徐之宴坐下,也倒滿一杯酒,自然地引入話題,“你酒量如何?”
林禮停下在麻醬蘸料碟攪動的筷子,看著他,“放心,能豎著走出去。”
“今天第一次看你喝。”徐之宴邊涮肥牛,10秒左右撈起,拿公筷挾到林禮盤裡。
之前跟周嘉鈺去他哥們的那些局裡,基本都沒碰過酒,即使有,也是周嘉鈺代了。
周嘉鈺這人很有耐人尋味的點,他對標簽為自有物的,會牢牢掌控,並用他認為是對你好的標準要求你。
“從良了唄。”林禮帶著自嘲的口吻回,以前她是喝挺猛,叛逆期的時候想要得到季逢荀的注意,總會用挺多幼稚又自殘的手段。那時候喝酒喝到腸胃炎,季逢荀隻是給她扔到醫院掛點滴,看也來沒來看過一眼。
是趙爾安,一次次的念念叨叨,她說話時語調很輕,讓人沒法拒絕的溫柔。說喝酒可以,小酌怡情還挺養生的,過度了傷身傷心。
在這點上,跟周嘉鈺就顯出了很大不同。
其實她挺愛命的,隻是青春叛逆期的時候,總是得撞撞南牆。她不明白,季逢荀怎麼做到如此忽視她的,同一屋簷下不管不問不理不顧。
辣鍋滾得凶猛,徐之宴調了下火力,“什麼時候開始的?”
林禮反應了會兒,將肥牛沾蘸料,“嗯,中考後的暑假吧,你呢?”
將問題又丟了回去。
而這個問題好像很中他的意,他揚起眉梢:“我7歲的時候,跟我爸會友,就偷他的茅台喝。

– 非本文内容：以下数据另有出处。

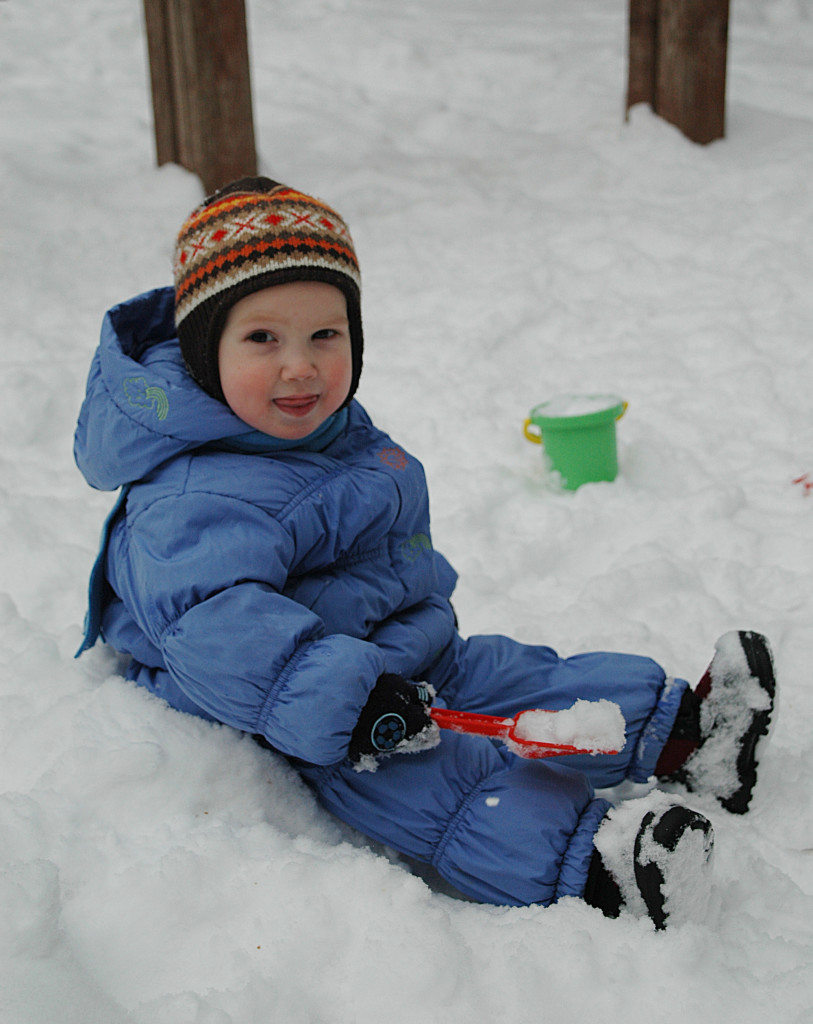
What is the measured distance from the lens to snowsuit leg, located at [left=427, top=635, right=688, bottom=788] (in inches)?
68.7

”
也是因為第一次碰酒,對酒精的反應遲鈍,以至於在出去玩的時候,被當地皮孩團聯合欺負,還在反應過程中,有個小女孩擋在他麵前,雄赳赳氣昂昂,一副武林小俠行走江湖,遇不平就拔劍姿態。
提筷夾一個魚籽福袋,林禮不鹹不淡的回:“噢 ”,覺得沒聊頭,單方麵敷衍結束話題,談這些有的沒的不如專心吃火鍋。
“你猜我喝完以後發生了什麼?”但很顯然,徐之宴對這個話題還頗興趣。
“我怎麼知道。”依然低頭吃著。
“你猜對了,我將製定三個月的複習計劃發你。”
終於停下筷子,定定看著他,思考了幾秒,提出一種猜測,“你喝醉了,親小姑娘了。”
有服務員過來加湯。
徐之宴靠著椅背,手搭旁邊椅上,泰然自若地等加完湯。
“明天發你。”
煙霧繚繞中,徐之宴看著她一臉“見鬼,這都能猜對了”,笑了。